I have recently been reading through "Reformation Principles Exhibited", the RPCNA Testimony, and the UP Confessional Statement of 1925. I don't agree fully with them, but have found them edifying, interesting, and they sound like an excellent idea - put a church statement on topics the Westminster divines did not or could not address. It could solve a lot of arguments over things like FV, evolution, etc. I pretty much agree with the RPCNA Testimony, except its view on EP and its all-but-condemnation of alcohol and tobacco use. (I like the former, haven't touched the latter in a long time.)

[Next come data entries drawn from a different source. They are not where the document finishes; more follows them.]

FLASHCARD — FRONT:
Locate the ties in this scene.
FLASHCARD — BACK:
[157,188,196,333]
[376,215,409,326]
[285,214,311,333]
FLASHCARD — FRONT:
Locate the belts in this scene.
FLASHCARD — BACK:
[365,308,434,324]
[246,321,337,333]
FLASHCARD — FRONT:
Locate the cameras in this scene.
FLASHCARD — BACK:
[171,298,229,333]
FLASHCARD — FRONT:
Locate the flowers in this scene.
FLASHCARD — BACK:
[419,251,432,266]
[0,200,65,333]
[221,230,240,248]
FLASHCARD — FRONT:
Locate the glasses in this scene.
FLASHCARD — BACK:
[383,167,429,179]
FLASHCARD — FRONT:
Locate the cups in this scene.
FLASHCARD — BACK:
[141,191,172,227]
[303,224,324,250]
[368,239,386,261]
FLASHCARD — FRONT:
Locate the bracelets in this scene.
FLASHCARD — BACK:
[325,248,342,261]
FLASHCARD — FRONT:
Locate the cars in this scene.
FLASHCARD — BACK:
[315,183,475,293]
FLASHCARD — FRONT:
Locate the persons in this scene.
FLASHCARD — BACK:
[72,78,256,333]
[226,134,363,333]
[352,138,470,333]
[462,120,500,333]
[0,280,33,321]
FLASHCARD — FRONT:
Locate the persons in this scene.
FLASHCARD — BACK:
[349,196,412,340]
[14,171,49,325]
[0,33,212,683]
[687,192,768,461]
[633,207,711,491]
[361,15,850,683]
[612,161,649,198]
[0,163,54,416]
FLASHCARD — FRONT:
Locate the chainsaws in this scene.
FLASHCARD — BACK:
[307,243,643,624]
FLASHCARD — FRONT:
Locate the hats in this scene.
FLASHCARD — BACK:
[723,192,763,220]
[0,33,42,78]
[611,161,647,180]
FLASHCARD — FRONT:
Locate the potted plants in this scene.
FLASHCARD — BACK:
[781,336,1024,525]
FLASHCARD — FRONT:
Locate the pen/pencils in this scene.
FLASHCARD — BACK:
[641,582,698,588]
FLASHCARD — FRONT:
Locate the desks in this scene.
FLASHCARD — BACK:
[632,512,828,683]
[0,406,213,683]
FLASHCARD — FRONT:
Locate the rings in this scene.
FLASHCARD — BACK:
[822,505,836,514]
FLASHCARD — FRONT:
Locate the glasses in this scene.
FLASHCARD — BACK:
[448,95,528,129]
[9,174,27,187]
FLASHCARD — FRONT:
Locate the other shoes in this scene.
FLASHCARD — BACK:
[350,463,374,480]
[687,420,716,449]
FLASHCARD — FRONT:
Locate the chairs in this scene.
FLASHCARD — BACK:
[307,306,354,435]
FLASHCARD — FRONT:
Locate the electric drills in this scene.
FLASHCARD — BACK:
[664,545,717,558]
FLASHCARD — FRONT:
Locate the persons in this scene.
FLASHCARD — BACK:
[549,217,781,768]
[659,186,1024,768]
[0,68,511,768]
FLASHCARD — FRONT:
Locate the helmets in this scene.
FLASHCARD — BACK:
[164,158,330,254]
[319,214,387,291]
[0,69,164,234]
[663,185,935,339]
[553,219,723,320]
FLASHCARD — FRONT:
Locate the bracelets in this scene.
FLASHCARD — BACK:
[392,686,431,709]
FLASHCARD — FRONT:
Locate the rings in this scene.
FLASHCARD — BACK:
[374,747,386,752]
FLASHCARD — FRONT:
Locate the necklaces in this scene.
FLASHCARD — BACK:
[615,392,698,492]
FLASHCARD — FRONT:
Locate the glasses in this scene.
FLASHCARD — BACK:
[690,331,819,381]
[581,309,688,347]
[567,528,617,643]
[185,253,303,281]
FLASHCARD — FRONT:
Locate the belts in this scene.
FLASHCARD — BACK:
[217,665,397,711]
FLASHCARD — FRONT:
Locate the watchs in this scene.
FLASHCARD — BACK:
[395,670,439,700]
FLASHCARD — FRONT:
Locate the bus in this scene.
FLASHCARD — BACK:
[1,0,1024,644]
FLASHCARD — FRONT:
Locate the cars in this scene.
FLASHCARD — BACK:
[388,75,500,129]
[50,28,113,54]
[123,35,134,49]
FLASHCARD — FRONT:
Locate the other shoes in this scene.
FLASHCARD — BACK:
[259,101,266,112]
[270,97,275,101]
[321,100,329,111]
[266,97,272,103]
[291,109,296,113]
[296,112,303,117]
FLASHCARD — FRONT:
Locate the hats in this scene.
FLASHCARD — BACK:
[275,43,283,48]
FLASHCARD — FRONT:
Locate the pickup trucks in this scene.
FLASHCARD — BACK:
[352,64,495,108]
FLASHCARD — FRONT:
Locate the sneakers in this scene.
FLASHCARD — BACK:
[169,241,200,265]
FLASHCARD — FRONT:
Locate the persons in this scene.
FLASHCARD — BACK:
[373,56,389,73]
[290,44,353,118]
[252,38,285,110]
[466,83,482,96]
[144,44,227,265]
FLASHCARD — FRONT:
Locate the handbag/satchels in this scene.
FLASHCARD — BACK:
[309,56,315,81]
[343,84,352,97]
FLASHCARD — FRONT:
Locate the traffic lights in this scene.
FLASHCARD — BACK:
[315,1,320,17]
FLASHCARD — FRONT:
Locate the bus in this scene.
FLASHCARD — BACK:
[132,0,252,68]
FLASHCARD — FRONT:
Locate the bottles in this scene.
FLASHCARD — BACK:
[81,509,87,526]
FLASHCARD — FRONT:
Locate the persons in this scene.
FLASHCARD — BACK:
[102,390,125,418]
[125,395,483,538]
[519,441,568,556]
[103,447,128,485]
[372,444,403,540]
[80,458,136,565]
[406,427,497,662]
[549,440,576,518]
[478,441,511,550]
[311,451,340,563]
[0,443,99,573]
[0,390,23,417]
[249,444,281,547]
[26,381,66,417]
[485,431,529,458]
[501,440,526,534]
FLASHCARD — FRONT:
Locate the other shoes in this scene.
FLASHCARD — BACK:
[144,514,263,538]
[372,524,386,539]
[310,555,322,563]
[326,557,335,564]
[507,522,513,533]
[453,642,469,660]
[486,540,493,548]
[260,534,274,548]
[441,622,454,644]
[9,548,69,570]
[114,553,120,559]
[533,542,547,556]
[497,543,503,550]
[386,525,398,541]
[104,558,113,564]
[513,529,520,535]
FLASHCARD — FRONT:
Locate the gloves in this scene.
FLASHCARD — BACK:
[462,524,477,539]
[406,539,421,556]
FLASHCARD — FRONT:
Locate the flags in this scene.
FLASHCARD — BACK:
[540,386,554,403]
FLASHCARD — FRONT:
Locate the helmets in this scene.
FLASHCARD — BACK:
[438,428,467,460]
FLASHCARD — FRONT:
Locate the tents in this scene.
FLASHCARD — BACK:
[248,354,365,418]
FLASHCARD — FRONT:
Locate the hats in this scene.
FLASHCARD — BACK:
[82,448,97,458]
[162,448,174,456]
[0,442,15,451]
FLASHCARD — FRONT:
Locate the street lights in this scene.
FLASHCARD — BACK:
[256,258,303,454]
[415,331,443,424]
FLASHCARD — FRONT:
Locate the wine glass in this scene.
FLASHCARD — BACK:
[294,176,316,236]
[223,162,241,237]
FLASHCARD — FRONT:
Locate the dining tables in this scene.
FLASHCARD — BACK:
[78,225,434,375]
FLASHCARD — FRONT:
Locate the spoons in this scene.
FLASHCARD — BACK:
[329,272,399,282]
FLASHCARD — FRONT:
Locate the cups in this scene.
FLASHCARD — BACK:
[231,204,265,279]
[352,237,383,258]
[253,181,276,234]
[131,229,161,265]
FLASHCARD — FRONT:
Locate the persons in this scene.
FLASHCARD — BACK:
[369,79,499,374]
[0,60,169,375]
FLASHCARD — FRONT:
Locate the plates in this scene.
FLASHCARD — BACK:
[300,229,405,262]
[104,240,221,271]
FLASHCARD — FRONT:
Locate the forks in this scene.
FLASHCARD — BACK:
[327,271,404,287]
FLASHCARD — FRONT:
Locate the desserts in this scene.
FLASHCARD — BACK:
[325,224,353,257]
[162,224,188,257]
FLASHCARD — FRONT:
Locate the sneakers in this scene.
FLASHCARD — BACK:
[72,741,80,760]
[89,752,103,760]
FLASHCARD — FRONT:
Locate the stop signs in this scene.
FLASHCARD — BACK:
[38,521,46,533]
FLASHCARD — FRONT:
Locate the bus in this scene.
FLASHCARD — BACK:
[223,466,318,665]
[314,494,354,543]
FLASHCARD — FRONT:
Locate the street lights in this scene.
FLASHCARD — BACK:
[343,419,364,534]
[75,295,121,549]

Has there ever been a move in the ARP, PCA, OPC, or any of the other Reformed bodies to publish as "supplemental" standard similar to this?


----------



## Craig.Scott (Mar 24, 2012)

The Reformed Presbyterian Church of Scotland have a testimony (its not online), it simply affirms the WCF but also says it therefore condemns antithetical doctrines and practice like Easter and Christmas. We hold to the entitety of WCF, ie no additions.







In Christ


----------



## Wayne (Mar 24, 2012)

In the early years of its existence, the United Presbyterian Church of North America (UPCNA) produced something similar, speaking on many subjects then of greatest interest, including a strong pronouncement against slavery (this was issued in 1858 or 1859).


----------